▸ **PASSAGE GIVEN**:
□ □ □ □

Federal, state and local tax revenue fund a range of public goods and services, including education, healthcare, and infrastructure. Policies that reduce the amount of taxes owed by a taxpayer (e.g., credits, deductions, exemptions) are expected to decrease government revenue while incentivizing immediate private spending and investment. In contrast to tax deductions and exemptions, which reduce the assessed tax liability, tax credits are directly subtracted from the amount of taxes owed. In many cases, tax credits are targeted to low- and middle-income individuals and households. They can also be used to incentivize taxpayers to invest in high-need projects, government programs, or philanthropic services. Eligible Missouri taxpayers may access tax credits related to property (e.g., Missouri Property Tax Credit), individual income (e.g., Federal Earned Income Tax Credit) and/or corporate income (e.g. Missouri Meat Processing Facility Investment Tax Credit). Several proposed bills during the 2021 session would increase the availability of tax credits in each of these areas, although the estimated impact of each credit will vary based on affected population, whether the credit impacts state or local tax revenue, and the maximum value of tax credits that can be awarded.

Highlights

  • Many tax credits are designed to target tax relief to specific individuals, such as seniors or low-income taxpayers with dependents. Circuit breaker tax credits and refundable tax credits preferentially aid low-income individuals.

□ □ □ □

[Stored items from a collection]
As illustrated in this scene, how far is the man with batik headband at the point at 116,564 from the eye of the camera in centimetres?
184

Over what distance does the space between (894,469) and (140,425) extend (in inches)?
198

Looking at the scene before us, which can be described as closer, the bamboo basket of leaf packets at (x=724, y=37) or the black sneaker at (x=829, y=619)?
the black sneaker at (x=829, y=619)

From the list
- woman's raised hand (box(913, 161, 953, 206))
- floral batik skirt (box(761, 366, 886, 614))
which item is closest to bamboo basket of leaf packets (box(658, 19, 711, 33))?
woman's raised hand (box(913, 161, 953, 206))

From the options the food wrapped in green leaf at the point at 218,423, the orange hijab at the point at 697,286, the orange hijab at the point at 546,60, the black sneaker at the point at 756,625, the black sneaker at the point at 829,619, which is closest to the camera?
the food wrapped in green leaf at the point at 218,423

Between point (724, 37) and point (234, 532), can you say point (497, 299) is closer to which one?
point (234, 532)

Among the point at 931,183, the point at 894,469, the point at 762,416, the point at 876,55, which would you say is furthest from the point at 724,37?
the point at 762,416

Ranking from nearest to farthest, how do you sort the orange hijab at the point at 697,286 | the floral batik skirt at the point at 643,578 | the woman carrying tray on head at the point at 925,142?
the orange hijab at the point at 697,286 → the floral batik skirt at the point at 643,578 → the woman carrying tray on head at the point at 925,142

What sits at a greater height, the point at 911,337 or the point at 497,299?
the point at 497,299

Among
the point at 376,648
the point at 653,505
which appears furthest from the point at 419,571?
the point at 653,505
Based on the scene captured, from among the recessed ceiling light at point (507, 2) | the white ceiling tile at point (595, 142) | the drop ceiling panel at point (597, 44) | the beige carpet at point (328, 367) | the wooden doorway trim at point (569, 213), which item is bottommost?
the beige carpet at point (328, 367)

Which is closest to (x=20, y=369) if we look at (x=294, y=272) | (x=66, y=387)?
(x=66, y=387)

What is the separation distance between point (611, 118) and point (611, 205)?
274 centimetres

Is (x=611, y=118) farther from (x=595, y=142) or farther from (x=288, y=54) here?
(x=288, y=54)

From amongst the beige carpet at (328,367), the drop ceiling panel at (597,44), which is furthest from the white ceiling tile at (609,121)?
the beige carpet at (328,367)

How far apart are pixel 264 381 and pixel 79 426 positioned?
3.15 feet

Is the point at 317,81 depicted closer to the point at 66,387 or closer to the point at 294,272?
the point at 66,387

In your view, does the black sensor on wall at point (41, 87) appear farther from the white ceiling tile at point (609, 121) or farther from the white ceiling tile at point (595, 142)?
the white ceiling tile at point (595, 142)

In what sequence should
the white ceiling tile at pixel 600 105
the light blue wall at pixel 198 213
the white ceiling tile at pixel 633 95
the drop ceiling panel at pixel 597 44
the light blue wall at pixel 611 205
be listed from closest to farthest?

□ □ □ □

▸ **TASKS TO PERFORM**:
• 1. According to the passage on tax credits, why will the estimated impact of the credits in the proposed 2021 bills vary? Answer in one to three sentences.
• 2. Proceed with the passage on tax credits from the point where it stops.

▸ **OUTPUTS BY TASK**:
• 1. The estimated impact of each credit will vary with the population it affects and with whether it impacts state or local tax revenue. It will also depend on the maximum value of tax credits that can be awarded.

• 2.
  • Tax credits can also be used to incentivize individuals or businesses to invest in high-need projects or philanthropic causes.
  • A significant portion of state-generated revenue depends on income tax collection. Local governments, however, rely more heavily on property taxes.
  • Residential and commercial property tax credits offset costs for homeowners, renters and businesses, but decrease the available funding for public services that depend heavily on locally-generated revenue (e.g., education, public safety).
  • Income tax credits are typically used to incentivize economic development and charitable donations by reducing the income tax liability of eligible individuals and businesses and the funds available for federal/state budgets.

Limitations

  • There is continued debate over the extent to which tax incentives such as tax credits stimulate the economy. The relative costs and benefits are also influenced by the time frame considered (e.g., short-term spending increases vs. long-term revenue reduction).
  • Because estimates rely on averages (e.g., average income, average property value) and often lack specificity about the regional distribution of qualified individuals, it is difficult to estimate the extent to which specific tax credits will impact state/local revenue.